# Problem to work on
Print the listing in its entirety and exactly, leaving out images.

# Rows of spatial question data
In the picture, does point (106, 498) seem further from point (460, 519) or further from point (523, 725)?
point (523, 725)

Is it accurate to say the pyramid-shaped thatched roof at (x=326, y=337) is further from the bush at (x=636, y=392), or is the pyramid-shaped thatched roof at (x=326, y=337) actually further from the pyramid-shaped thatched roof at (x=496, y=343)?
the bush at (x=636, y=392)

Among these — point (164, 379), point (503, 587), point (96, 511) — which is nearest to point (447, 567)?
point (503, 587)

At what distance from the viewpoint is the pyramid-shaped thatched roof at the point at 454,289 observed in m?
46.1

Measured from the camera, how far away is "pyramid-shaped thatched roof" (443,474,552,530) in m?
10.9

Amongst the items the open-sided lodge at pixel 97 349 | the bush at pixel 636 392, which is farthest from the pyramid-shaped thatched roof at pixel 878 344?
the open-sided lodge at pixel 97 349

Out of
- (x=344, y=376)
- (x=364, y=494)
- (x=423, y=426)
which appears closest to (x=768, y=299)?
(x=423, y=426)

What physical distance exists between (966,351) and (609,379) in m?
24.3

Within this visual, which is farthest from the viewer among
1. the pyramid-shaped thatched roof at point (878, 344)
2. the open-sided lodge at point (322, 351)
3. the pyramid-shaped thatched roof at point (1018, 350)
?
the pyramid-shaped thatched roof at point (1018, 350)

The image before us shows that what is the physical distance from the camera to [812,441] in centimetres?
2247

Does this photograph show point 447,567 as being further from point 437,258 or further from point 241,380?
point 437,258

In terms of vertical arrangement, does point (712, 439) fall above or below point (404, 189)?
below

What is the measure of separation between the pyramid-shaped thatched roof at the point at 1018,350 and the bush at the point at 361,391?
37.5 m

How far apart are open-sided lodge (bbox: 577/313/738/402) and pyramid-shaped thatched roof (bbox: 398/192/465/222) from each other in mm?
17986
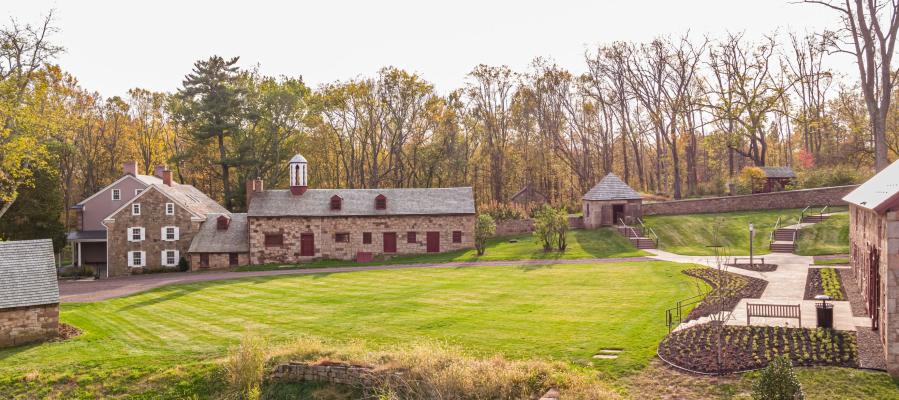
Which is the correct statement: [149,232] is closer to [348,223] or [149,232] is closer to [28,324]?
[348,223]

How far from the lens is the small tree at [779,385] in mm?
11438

# Full response
In the picture, does point (106, 498) seem further from point (460, 519) or further from point (523, 725)?
point (523, 725)

Is it accurate to say the pyramid-shaped thatched roof at (x=326, y=337) is further from the bush at (x=636, y=392), or is the pyramid-shaped thatched roof at (x=326, y=337) actually further from the pyramid-shaped thatched roof at (x=496, y=343)?
the bush at (x=636, y=392)

Among these — point (164, 379), point (503, 587), point (96, 511) — which is nearest to point (447, 567)?
point (503, 587)

At what distance from the viewpoint is the pyramid-shaped thatched roof at the point at 454,289 observed in m?
46.1

Measured from the camera, how far away is "pyramid-shaped thatched roof" (443,474,552,530) in m?
10.9

Amongst the items the open-sided lodge at pixel 97 349 | the bush at pixel 636 392, which is farthest from the pyramid-shaped thatched roof at pixel 878 344?
the open-sided lodge at pixel 97 349

Out of
- (x=344, y=376)
- (x=364, y=494)
- (x=423, y=426)
which appears closest to (x=768, y=299)?
(x=423, y=426)

What physical distance exists between (966,351) and (609,379) in m?
24.3

Within this visual, which is farthest from the viewer among
1. the pyramid-shaped thatched roof at point (878, 344)
2. the open-sided lodge at point (322, 351)
3. the pyramid-shaped thatched roof at point (1018, 350)
?
the pyramid-shaped thatched roof at point (1018, 350)

The image before us shows that what is the physical distance from the camera to [812,441] in centimetres?
2247

Does this photograph show point 447,567 as being further from point 437,258 or further from point 241,380?
point 437,258

In terms of vertical arrangement, does point (712, 439) fall above or below point (404, 189)?
below

What is the measure of separation between the pyramid-shaped thatched roof at the point at 1018,350 and the bush at the point at 361,391?
37.5 m

How far apart are open-sided lodge (bbox: 577/313/738/402) and pyramid-shaped thatched roof (bbox: 398/192/465/222) from each other in mm?
17986
Which is the correct statement: [149,232] is closer to [348,223] or [149,232] is closer to [28,324]?
[348,223]

How far from the lens is the small tree at [779,385] in mm?
11438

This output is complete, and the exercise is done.